Imagine a currency accepted anywhere in the world, and is not regulated by the government. What would it look like? Who would create it? Well, it already exists, and has for quite a few years. Now it's rising in popularity, but it's also raising questions about its staying power.
Think about a dollar bill. It's basically just cotton and linen in the shape of a rectangle. It's not backed by gold anymore. It's only backed by faith and trust. It's like a bitcoin. Only a bitcoin, you can't touch and it's not regulated by anyone.
"There's a big movement among young people who want to feel their money is safe," says Matt Brock, who is one of those "young people." Brock is the founder of NovaWhite an internet-based retailer that sells teeth-whitening supplies and accept bitcoin as a form of payment. "So you don't have to worry about the volatility of governments or any instability that causes fluctuations in currencies to rise and fall, so from that perspective it's safe," says Brock.
The dollar, the yen, the euro.. they all started somewhere. They have value because society believes they do. Well society is starting to believe in a new currency: the bitcoin. Developed by an anonymous programmer or programmers in 2009. Back then, it was only worth a few cents.
Today, one Bitcoin is worth roughly $800, 590 euros, 82,000 yen.
So, how do you get one? Meet Matt Joseph. He's an engineer by day, bitcoin miner by night.
"The more I learned about it, the more interested I became," says Matt Joseph. To get a bitcoin, you have to contact someone like Matt, a miner.
Just like a worker mines for gold, he mines for numbers. Like a gold miner uses a pick, Matt uses his computer. The computer's software works hard, figuring out long equations. After a few thousand correct answers, the miner is rewarded with part of a bitcoin. "Every about 10 minutes computers on the network verify a block of transactions, and these blocks of transactions are encrypted, so that's why it takes a powerful computer to solve them," says Joseph.

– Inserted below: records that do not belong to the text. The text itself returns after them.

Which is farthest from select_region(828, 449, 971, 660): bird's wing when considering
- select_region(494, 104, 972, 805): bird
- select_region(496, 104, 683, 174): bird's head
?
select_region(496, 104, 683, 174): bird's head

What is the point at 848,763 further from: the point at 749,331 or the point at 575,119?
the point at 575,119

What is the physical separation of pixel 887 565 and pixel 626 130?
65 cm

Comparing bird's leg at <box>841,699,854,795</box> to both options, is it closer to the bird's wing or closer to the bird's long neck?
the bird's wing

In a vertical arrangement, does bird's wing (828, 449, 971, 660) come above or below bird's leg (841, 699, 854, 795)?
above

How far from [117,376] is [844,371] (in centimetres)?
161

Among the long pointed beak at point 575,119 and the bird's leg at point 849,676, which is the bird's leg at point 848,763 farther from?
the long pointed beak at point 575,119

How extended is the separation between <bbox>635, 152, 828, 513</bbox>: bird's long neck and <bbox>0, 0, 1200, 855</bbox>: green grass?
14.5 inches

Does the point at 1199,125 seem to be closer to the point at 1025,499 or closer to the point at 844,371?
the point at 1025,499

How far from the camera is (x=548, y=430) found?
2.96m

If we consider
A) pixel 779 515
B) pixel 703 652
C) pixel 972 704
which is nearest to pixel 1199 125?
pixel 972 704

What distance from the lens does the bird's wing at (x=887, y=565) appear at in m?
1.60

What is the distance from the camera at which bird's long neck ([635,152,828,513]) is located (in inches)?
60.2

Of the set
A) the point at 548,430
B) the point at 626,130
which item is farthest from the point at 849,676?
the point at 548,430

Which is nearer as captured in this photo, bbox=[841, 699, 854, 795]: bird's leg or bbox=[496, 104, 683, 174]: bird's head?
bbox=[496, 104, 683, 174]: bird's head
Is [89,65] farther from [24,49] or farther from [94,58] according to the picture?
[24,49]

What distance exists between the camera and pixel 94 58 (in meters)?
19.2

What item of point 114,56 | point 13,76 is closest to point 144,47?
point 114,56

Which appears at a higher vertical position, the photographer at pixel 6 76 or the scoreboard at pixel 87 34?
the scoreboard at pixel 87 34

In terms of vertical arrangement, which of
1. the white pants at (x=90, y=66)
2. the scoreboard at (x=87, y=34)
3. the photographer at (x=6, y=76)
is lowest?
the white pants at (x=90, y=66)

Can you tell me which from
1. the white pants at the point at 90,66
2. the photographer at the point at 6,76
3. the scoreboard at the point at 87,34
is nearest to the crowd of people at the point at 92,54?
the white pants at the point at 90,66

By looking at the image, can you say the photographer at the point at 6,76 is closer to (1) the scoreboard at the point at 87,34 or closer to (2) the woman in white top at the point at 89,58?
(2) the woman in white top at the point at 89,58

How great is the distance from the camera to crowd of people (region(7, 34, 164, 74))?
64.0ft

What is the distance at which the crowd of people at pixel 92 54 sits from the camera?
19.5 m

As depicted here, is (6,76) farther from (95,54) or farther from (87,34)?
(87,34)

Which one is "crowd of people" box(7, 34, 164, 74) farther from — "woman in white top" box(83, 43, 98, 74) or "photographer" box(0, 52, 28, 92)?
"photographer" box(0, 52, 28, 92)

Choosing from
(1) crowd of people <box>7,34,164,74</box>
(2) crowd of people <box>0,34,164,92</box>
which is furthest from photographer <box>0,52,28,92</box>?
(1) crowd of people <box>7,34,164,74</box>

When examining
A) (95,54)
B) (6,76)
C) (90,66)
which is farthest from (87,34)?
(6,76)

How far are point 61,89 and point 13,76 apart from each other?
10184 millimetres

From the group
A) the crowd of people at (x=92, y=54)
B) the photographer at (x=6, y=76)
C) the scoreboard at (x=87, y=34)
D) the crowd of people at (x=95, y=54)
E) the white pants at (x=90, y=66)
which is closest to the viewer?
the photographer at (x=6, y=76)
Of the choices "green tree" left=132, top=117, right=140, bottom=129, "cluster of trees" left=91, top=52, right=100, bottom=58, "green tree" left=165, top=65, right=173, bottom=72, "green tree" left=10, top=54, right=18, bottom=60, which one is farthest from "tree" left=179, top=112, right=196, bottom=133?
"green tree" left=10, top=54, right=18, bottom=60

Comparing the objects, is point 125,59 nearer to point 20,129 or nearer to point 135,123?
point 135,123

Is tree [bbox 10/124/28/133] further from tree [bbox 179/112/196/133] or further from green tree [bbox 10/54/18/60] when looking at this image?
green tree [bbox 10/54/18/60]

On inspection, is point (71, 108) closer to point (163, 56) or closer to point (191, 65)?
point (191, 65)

A couple of software programs later, the bitcoin is officially in Matt's digital "wallet." Yes, there's an app for that. When you call Matt to buy a bitcoin, you'll pay him roughly $800, and he'll transfer the bitcoin from his personal wallet's address to yours. Matt keeps the money, but says he doesn't make much since he puts it into the upkeep of his computer.
Now that you have a bitcoin, where can you use it? Right now, mostly online. But only at a few places in Chattanooga, like NovaWhite.
But what if the bitcoin fails? That means there's no government bailout or promise you'll get your money back. These guys though, don't seem too worried.
"Either way, whether it fails or it's the next revolution, I think it's good to be a part of it," says Brock.
So maybe it's true: a bit of change could do you good.
A bitcoin is divisible down to 8 decimals points, so you can send fractions of a cent or millions of dollars instantly. Now again, this currency isn't tangible. Those shiny coins you've seen are simply a representation.
Right now there's about 12-million bitcoins in existence. The maximum that will be generated is 21-million.
By the way, a hearing on Monday between the founder of Bitcoin Investment Trust and New York's top banking regulator is furthering the idea that bitcoins will be regulated very soon.